Claus E B, Risch N, Thompson W D
Department of Epidemiology and Public Health, Yale University School of Medicine, New Haven, CT 06510.
Am J Hum Genet. 1991 Feb;48(2):232-42.
The familial risk of breast cancer is investigated in a large population-based, case-control study conducted by the Centers for Disease Control. The data set is based on 4,730 histologically confirmed breast cancer cases aged 20 to 54 years and on 4,688 controls who were frequency matched to cases on the basis of both geographic region and 5-year categories of age, and it includes family histories, obtained through interviews of cases and controls, of breast cancer in mothers and sisters. Segregation analysis and goodness-of-fit tests of genetic models provide evidence for the existence of a rare autosomal dominant allele (q = .0033) leading to increased susceptibility to breast cancer. The effect of genotype on the risk of breast cancer is shown to be a function of a woman's age. Although, compared with noncarriers, carriers of the allele appear to be at greater risk at all ages, the ratio of age-specific risks is greatest at young ages and declines steadily thereafter. The proportion of cases predicted to carry the allele is highest (36%) among cases aged 20-29 years. This proportion gradually decreases to 1% among cases aged 80 years or older. The cumulative lifetime risk of breast cancer for women who carry the susceptibility allele is predicted to be high, approximately 92%, while the cumulative lifetime risk for noncarriers is estimated to be approximately 10%.

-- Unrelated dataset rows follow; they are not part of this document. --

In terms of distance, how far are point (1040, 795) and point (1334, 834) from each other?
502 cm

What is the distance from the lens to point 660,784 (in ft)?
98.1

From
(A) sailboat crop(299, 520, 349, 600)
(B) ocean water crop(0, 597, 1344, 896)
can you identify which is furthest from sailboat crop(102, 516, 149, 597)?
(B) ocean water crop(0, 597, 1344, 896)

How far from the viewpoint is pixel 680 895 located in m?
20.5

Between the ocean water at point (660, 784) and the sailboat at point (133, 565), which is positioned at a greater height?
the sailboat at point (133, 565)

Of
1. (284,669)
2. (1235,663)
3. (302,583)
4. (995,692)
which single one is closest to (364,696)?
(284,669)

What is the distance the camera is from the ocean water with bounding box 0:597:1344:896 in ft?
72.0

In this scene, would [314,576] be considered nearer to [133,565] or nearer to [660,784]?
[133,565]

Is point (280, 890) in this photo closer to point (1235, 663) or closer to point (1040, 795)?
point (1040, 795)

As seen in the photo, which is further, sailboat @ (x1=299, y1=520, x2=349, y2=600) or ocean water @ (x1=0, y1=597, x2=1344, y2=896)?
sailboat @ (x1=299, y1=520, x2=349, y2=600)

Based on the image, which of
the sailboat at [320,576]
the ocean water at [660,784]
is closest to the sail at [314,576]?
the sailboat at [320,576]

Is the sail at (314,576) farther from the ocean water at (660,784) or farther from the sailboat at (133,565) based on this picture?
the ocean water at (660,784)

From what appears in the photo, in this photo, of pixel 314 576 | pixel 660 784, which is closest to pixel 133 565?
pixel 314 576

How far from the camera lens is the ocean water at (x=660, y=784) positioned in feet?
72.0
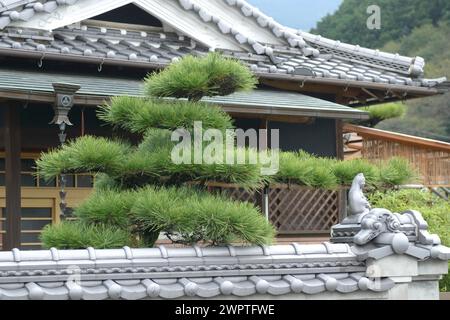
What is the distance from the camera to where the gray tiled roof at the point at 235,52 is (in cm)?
1155

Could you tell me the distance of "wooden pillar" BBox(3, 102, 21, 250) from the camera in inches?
426

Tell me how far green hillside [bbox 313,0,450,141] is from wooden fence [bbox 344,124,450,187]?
66.4 feet

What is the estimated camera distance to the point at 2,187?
466 inches

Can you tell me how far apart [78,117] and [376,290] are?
6251 millimetres

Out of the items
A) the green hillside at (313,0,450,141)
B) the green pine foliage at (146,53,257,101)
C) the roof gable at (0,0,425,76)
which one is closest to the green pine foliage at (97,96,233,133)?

美国疾病控制中心开展了一项基于大规模人群的病例对照研究,对乳腺癌的家族风险进行了调查。该数据集基于4730例年龄在20至54岁之间、经组织学确诊的乳腺癌病例,以及4688名对照,这些对照在地理区域和5年年龄组方面与病例进行了频率匹配,并且包括通过对病例和对照进行访谈获得的母亲和姐妹患乳腺癌的家族史。遗传模型的分离分析和拟合优度检验为一种导致乳腺癌易感性增加的罕见常染色体显性等位基因(q = 0.0033)的存在提供了证据。基因型对乳腺癌风险的影响被证明是女性年龄的函数。尽管与非携带者相比,该等位基因的携带者在所有年龄段似乎都有更高的风险,但年龄特异性风险比在年轻时最大,此后稳步下降。预计携带该等位基因的病例比例在20至29岁的病例中最高(36%)。在80岁及以上的病例中,这一比例逐渐降至1%。预计携带易感性等位基因的女性患乳腺癌的累积终生风险很高,约为92%,而非携带者的累积终生风险估计约为10%。